Just call me a wildflower... Mine have just started blooming in the garden.

Bloom where you are planted is a saying I've always loved.  It sucks being planted in cancer, but for God, for plans he has to use this, I'll bloom.  That's my job.  He told me that 5 years ago.  Live this out loud and honestly.  I can't promise good moods all the time, or a smile everyday, but I can promise to do what God has asked.

Wildflower in Bloom





1 comment:

  1. I often wondered what Cohen meant when he penned the lyrics "it's a cold, and it is a broken hallelujah" in the now famous song "Hallelujah"--it wasn't until last year, during a heart wrenching season of grief that enlightenment to those lyrics witnessed to my soul. Sometimes it's the only thing we can offer God. In the midst of our anguish, when we feel what the apostle Paul felt (crushed, perplexed, beaten down) the only thing we can muster is a cold, and broken hallelujah. The very act of calling out to God, be it cold, broken, or otherwise, is the knowing like Paul, that while yes we might be crushed, perplexed, and beaten down, WE ARE NOT ABANDONED. Faith.
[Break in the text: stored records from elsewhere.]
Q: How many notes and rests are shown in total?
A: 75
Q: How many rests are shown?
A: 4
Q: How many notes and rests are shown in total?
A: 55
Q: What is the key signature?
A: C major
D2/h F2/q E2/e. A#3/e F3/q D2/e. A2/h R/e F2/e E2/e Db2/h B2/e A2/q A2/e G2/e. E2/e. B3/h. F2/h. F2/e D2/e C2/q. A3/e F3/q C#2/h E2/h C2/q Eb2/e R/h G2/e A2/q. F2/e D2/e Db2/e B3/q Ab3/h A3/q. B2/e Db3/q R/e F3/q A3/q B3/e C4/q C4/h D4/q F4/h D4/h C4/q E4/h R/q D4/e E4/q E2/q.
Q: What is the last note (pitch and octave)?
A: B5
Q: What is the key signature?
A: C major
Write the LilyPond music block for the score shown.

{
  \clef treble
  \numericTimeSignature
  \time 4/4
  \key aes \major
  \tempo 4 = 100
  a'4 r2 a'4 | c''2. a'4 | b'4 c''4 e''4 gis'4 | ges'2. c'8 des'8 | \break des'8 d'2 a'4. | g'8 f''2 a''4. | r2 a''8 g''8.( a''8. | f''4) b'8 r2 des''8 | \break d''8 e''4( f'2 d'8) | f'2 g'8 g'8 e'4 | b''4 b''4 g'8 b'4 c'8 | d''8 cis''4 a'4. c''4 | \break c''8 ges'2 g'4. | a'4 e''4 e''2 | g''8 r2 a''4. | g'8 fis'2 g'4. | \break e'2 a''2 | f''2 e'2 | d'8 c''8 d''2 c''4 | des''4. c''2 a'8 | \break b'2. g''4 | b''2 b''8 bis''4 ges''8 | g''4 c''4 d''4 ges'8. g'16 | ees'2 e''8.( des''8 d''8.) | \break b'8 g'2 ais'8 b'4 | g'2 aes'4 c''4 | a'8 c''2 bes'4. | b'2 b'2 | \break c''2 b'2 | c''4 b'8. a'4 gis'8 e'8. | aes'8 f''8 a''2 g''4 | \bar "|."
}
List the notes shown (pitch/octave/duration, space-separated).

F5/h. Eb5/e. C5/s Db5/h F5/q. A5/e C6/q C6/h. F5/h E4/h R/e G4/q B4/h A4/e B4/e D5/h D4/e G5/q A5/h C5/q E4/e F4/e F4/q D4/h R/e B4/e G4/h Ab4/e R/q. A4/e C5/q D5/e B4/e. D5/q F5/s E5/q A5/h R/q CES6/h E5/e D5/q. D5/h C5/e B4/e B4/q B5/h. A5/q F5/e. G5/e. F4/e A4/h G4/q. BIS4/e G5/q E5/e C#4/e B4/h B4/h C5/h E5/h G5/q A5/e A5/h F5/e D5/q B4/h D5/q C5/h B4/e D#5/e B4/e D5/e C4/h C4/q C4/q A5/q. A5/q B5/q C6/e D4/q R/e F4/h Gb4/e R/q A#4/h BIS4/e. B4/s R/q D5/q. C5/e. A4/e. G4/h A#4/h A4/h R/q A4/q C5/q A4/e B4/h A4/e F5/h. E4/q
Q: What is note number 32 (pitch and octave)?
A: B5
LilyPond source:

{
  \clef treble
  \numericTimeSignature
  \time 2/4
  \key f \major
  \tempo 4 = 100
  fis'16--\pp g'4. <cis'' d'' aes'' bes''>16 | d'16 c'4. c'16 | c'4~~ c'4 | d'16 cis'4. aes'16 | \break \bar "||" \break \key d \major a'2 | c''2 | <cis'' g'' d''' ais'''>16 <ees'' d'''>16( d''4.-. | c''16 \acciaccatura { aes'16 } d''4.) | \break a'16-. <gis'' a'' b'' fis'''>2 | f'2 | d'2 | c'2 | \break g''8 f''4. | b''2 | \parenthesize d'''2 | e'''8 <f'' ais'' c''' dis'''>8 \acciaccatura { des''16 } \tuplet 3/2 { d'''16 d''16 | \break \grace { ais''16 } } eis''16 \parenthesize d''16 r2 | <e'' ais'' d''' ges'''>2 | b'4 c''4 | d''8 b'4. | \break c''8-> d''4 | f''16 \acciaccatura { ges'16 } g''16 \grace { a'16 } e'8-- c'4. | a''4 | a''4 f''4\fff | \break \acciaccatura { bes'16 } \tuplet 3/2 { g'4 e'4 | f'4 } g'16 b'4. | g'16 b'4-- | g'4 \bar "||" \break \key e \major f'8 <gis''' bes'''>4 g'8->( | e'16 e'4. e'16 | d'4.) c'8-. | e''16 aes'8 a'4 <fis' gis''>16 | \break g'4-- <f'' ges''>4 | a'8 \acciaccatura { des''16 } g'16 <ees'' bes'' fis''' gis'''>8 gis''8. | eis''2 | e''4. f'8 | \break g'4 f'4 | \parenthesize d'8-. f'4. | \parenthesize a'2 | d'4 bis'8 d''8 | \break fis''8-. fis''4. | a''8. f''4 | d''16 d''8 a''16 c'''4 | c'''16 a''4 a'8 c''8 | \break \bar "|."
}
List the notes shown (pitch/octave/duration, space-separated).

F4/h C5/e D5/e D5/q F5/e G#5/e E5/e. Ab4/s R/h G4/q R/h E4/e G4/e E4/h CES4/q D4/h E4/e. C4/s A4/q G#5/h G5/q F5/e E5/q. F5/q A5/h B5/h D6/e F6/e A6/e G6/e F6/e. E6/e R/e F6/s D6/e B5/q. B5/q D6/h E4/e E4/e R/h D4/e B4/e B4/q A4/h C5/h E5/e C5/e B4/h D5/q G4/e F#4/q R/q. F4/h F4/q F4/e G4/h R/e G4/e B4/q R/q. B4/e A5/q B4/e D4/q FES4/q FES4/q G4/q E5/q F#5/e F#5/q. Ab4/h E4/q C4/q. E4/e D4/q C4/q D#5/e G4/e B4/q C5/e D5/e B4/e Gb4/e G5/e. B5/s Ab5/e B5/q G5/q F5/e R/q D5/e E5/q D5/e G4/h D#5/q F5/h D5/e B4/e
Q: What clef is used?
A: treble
A seedling. The Planter knows which seeds need to be crushed prior to planting in order to yield a good crop. It sounds like an abusive process. And the "why's" get wrapped up in the brokenness, buried with soil, and left to the Master. It makes me wonder about perennials. Those blooms that come back year after year despite the season of dormancy. Often the first color of spring is from the delicate crocus; however, some of those perennials can be hearty buggars! Think about how trashed the hostas get, eaten by deer, pulled up and planted in a different location, yet in the spring, those curly greens break forth from the soil, and the cycle begins again. So much there. So much that we have to trust, again, to the Master.
    You are not alone in your grief. And while we might not see past the process right now, I hear the broken hallelujah as you cry out to the deeps. More importantly, I am assured that you are held in the process. By human arms, and by the arms of the only One that can truly touch your brokenness and show you the beauty in the midst. I love you my friend. What an honor to walk this road with you.